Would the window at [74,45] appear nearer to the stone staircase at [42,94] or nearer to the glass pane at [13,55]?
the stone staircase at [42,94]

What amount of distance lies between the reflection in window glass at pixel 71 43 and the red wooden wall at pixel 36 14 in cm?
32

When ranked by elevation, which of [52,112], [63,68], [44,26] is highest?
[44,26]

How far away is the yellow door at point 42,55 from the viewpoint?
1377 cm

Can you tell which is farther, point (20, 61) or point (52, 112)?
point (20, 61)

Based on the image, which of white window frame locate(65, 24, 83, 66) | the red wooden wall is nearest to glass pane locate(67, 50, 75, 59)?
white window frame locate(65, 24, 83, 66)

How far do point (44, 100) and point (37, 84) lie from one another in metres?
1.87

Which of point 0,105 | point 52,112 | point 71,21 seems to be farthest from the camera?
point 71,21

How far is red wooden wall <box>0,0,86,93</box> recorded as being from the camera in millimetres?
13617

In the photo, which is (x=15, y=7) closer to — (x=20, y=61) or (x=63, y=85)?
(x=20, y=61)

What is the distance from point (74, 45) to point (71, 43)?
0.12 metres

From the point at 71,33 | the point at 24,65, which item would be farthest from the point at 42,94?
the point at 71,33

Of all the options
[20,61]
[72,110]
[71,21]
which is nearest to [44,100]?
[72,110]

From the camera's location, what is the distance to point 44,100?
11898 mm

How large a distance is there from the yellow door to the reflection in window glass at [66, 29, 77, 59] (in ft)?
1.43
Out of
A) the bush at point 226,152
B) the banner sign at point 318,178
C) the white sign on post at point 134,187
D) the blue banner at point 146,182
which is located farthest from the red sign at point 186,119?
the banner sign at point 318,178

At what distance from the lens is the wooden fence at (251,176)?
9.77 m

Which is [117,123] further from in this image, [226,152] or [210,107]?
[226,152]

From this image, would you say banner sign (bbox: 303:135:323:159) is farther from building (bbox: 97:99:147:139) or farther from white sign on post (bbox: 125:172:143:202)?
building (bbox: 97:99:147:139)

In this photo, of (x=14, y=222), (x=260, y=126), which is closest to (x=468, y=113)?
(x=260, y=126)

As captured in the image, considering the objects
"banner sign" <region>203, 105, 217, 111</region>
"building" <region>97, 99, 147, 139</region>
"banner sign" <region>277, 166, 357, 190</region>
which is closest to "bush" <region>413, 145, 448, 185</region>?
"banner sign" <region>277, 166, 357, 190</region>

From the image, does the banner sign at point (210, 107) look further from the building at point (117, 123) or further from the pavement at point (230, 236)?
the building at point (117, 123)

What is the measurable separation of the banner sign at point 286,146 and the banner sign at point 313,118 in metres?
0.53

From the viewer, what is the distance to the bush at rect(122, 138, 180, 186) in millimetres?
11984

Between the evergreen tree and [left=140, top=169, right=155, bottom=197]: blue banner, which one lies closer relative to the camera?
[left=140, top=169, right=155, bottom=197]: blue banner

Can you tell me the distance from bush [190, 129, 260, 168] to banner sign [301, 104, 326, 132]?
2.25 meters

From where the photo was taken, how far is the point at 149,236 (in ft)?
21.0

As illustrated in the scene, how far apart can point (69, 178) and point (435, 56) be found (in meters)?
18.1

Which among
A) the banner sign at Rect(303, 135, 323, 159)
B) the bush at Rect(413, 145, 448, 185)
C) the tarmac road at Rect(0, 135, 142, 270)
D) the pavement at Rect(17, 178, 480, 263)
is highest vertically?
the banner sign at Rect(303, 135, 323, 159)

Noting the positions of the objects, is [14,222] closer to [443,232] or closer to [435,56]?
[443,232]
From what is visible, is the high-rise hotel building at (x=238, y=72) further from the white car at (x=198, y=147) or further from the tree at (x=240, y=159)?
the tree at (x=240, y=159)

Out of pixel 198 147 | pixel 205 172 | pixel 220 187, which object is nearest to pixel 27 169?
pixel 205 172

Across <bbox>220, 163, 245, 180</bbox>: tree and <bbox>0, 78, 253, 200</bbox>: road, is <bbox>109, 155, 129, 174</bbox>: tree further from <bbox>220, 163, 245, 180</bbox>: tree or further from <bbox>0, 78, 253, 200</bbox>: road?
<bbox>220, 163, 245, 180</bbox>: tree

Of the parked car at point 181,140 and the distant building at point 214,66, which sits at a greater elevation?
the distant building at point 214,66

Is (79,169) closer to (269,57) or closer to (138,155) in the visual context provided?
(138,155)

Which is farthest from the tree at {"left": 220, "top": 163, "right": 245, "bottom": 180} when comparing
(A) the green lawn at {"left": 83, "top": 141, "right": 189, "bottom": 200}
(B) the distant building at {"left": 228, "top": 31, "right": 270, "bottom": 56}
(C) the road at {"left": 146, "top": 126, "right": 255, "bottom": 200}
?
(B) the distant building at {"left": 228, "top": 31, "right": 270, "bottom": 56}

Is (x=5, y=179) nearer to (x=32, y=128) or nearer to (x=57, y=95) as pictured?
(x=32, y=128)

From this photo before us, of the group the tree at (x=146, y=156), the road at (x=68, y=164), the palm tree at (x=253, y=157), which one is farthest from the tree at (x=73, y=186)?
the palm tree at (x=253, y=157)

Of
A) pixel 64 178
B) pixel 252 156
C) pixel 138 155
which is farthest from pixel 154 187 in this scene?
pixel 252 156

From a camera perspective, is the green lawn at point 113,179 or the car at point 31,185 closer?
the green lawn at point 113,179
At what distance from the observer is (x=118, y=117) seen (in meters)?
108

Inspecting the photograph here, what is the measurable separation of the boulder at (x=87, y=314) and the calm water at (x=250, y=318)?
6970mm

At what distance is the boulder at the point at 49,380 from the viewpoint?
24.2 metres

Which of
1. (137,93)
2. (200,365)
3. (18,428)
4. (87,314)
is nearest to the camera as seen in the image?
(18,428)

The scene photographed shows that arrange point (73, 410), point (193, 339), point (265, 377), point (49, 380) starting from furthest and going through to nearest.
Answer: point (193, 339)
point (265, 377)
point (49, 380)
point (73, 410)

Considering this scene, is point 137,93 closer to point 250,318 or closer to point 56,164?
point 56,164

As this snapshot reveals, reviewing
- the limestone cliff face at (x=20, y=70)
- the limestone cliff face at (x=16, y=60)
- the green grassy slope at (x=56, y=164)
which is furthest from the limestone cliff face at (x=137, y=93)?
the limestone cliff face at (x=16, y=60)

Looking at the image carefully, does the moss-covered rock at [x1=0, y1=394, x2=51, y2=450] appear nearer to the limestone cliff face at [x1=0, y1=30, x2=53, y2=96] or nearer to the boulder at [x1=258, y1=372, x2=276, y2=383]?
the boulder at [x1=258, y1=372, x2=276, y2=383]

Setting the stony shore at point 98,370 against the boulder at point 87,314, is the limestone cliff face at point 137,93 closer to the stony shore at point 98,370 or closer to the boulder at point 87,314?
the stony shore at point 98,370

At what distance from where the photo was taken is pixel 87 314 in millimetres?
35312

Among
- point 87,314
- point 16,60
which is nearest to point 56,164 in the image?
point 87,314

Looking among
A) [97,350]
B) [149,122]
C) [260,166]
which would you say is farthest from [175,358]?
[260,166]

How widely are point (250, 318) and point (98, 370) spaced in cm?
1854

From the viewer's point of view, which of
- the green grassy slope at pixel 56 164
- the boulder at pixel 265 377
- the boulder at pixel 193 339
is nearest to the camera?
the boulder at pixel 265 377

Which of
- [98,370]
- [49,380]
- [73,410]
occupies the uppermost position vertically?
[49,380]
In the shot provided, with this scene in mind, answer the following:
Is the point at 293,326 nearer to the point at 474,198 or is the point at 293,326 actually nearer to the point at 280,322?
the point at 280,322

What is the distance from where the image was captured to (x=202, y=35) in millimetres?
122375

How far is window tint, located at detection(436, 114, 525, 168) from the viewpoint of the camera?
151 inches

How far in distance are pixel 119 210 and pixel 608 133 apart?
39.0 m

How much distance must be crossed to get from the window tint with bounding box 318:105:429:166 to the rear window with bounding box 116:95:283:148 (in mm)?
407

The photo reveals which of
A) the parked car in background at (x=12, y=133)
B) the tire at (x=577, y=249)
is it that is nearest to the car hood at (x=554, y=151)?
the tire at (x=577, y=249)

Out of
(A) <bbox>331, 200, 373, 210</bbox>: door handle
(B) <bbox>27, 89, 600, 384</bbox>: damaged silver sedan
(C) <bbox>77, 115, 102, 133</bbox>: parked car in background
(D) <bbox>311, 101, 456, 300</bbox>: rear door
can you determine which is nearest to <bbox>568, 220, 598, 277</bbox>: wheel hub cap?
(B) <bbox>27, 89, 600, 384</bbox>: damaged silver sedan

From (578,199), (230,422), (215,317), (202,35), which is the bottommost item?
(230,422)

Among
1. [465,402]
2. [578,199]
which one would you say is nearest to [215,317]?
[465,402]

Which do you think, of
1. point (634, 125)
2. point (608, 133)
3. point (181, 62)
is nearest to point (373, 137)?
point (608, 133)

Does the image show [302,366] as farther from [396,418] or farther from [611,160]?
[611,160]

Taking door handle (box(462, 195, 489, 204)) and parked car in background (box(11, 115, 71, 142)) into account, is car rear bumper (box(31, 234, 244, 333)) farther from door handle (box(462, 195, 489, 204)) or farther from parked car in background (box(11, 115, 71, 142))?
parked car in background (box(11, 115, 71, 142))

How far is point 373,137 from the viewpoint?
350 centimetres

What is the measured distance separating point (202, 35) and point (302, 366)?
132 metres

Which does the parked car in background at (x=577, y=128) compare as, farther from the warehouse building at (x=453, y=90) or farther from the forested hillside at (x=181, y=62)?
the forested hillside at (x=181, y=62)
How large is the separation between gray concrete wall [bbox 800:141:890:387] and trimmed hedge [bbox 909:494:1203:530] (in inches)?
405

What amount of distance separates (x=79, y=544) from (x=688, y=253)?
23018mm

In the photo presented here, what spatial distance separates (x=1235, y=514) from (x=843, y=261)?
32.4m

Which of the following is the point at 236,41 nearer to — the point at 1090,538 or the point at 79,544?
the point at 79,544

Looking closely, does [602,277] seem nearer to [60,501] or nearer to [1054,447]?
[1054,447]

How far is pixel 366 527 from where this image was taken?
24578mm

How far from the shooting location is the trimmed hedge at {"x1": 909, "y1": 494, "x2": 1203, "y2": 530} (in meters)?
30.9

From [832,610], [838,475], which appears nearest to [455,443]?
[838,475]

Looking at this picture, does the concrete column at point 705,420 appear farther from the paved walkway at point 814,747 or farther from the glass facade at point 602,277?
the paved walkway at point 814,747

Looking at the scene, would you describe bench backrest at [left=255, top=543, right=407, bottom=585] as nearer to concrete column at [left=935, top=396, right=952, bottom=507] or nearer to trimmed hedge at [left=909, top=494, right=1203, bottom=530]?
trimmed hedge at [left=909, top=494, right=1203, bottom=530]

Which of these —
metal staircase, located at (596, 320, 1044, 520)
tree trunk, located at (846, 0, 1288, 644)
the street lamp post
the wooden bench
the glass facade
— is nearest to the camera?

++++++

Please copy the part of the data that opens with the line containing "Inspecting the photograph" and closes with the line containing "24.2 metres", swapping "calm water" for "still water" and leaving everything else unchanged.

Inspecting the photograph here, what is the measurable separation of the boulder at (x=87, y=314) and the still water at (x=250, y=318)?
6970mm

At what distance is the boulder at the point at 49,380 from the viewpoint?
24.2 metres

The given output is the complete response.